The researchers begin with a pretrained language model, fine-tune it in an unsupervised manner using bi-encoding, then use the fine-tuned model to generate training targets for cross-encoding. They then use the outputs of the cross-encoding model to fine-tune the bi-encoder, iterating back and forth between the two approaches until training converges. In experiments, their model outperformed multiple state-of-the-art unsupervised sentence encoders on several benchmark tasks, with improvements of up to 5% over the best-performing prior models.

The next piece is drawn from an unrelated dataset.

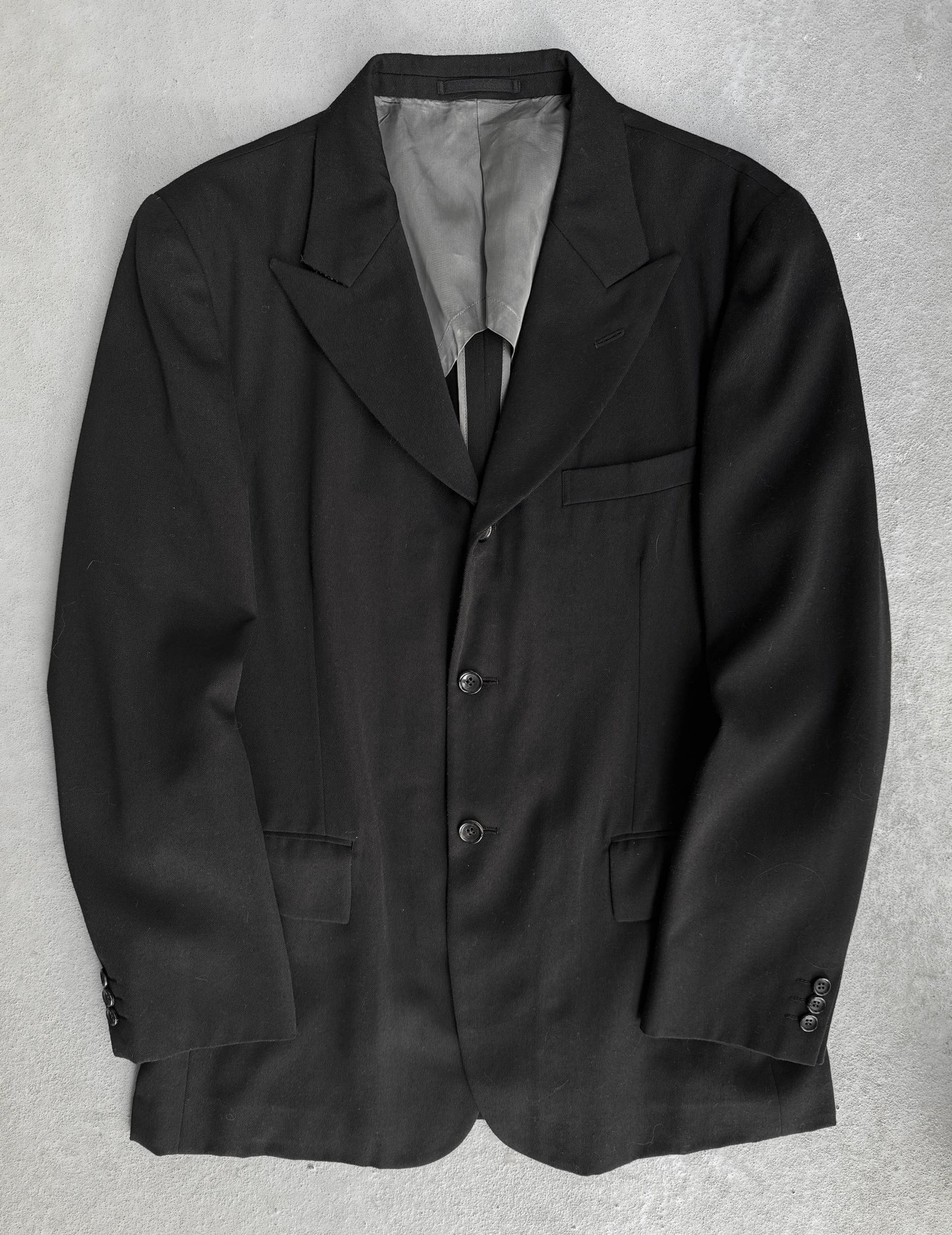 COMME des GARÇONS HOMME PLUS AW01 Single Breasted Blazer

Weeding errors out of a dataset, selecting new training examples to augment a dataset, and determining how to weight the data in a dataset to better match a target distribution are all examples of dataset optimization. Assessing individual training examples’ contribution to the accuracy of a model, however, is difficult: retraining the model on a dataset with and without every single example is hardly practical.
In “DIVA: Dataset derivative of a learning task”, Amazon researchers show how to compute the dataset derivative: a function that can be used to assess a given training example’s utility relative to a particular neural-network model. During training, the model learns not only the weights of network parameters but also weights for individual training examples. The researchers show that, using a linearization technique, they can derive a closed-form equation for the dataset derivative, allowing them to assess the utility of a given training example without retraining the network.
“Machine learning ultimately is based on statistical dependencies,” Bernhard Schölkopf recently told Amazon Science. “Oftentimes, it's enough if we work at the surface and just learn from these dependencies. But it turns out that it's only enough as long as we're in this setting where nothing changes.”
The two ICLR papers from the Causal Representation Learning team explore contexts in which learning statistical dependencies is not enough. “Visual representation learning does not generalize strongly within the same domain” describes experiments with image datasets in which each image is defined by specific values of a set of variables — say, different shapes of different sizes and colors, or faces that are either smiling or not and differ in hair color or age.
The researchers test 17 machine learning models and show that, if certain combinations of variables or specific variable values are held out of the training data, all 17 have trouble recognizing them in the test data. For instance, a model trained to recognize small hearts and large squares has trouble recognizing large hearts and small squares. This suggests that we need revised training techniques or model designs to ensure that machine learning systems are really learning what they’re supposed to.
Similarly, in “You mostly walk alone: Analyzing feature attribution in trajectory prediction”, members of the team consider the problem of predicting the trajectories of moving objects as they interact with other objects, an essential capacity for self-driving cars and other AI systems. For instance, if a person is walking down the street, and a ball bounces into her path, it could be useful to know that the person might deviate from her trajectory to retrieve the ball.
Adapting the game-theoretical concept of Shapley values, which enable the isolation of different variables’ contributions to an outcome, the researchers examine the best-performing recent models for predicting trajectories in interactive contexts and show that, for the most part, their predictions are based on past trajectories; they pay little attention to the influence of interactions.
The one exception is a models trained on a dataset of basketball video, where all the players’ movements are constantly coordinated. There, existing models do indeed learn to recognize the influence of interaction. This suggests that careful curation of training data could enable existing models to account for interactions when predicting trajectories.